TASK PROMPT ▸ Please pick out each line in the listing below that contains the word "masks", and copy those lines.

Data excerpts:
◆ ◆ ◆ ◆

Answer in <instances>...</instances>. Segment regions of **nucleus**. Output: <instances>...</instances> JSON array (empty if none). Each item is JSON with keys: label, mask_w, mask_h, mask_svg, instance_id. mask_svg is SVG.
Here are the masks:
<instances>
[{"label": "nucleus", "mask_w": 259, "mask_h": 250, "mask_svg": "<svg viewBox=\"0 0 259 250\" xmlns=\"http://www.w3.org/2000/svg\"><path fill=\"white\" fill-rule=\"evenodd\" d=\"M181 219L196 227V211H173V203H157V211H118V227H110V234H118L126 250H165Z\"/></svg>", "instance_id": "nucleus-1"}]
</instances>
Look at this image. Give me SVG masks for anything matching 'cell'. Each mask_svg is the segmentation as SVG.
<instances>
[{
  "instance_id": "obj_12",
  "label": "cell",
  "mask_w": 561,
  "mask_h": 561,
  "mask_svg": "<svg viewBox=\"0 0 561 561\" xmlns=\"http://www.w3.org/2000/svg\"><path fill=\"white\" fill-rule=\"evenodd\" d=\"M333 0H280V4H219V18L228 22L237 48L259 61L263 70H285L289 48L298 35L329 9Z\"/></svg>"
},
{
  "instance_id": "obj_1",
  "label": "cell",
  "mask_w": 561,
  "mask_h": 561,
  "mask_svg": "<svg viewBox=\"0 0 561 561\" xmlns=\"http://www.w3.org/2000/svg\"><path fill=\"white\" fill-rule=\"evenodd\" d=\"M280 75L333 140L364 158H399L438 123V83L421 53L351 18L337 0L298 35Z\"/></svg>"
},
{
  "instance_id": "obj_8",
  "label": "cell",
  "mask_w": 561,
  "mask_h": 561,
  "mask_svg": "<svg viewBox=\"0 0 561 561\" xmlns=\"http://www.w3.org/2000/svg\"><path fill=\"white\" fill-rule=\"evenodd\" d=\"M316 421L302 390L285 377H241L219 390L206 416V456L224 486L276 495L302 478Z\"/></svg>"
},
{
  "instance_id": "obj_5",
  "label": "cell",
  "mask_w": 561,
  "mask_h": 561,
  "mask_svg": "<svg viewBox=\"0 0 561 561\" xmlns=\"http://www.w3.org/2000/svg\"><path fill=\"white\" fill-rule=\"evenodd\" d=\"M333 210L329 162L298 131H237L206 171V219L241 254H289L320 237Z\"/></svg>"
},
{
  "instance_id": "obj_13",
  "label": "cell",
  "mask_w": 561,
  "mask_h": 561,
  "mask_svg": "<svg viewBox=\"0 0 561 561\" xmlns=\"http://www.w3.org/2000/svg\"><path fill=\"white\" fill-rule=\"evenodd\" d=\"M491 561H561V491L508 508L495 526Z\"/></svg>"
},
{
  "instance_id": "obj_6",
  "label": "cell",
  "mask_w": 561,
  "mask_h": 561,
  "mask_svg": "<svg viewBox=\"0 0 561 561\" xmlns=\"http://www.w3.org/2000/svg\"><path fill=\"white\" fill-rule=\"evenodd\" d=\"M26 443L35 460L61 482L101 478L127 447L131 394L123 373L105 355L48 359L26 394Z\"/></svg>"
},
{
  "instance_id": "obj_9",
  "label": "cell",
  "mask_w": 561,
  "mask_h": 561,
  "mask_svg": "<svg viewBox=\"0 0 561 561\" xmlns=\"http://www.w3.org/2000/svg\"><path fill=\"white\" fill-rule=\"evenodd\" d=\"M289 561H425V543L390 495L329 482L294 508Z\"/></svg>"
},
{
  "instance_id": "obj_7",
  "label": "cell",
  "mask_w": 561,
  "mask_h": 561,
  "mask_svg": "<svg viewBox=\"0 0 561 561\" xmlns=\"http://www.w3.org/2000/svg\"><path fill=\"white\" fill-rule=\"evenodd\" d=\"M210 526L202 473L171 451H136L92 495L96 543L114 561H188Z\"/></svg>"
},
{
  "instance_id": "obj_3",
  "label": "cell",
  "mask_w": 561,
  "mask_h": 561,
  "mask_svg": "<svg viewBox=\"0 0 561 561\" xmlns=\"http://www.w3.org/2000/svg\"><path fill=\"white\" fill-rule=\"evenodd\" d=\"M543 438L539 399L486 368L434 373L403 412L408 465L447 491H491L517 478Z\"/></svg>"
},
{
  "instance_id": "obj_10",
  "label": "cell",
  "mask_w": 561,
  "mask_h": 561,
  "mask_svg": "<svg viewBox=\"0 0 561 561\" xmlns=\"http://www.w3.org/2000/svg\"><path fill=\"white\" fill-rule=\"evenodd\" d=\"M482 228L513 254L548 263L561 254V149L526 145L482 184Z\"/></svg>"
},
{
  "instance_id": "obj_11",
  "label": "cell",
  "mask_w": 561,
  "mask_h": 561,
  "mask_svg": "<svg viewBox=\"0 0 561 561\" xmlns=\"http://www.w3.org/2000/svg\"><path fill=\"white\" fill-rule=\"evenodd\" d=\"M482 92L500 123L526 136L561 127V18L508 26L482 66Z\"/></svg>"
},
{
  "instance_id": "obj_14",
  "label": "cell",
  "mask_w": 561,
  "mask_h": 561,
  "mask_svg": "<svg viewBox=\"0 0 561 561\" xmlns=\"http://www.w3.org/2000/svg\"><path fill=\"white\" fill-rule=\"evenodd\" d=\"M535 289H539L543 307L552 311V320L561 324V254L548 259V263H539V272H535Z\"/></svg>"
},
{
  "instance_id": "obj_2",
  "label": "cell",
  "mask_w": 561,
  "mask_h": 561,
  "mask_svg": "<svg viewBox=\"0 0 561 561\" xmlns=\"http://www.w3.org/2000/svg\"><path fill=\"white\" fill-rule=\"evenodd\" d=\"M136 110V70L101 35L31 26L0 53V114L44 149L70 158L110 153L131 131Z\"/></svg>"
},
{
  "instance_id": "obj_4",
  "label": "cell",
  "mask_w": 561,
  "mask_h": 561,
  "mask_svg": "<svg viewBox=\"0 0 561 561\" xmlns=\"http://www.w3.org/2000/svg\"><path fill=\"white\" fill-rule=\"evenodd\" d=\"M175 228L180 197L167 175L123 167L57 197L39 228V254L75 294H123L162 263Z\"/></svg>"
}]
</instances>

◆ ◆ ◆ ◆

WRITTEN SOLUTION ▸
Here are the masks:
Look at this image. Give me SVG masks for anything matching 'cell'. Each mask_svg is the segmentation as SVG.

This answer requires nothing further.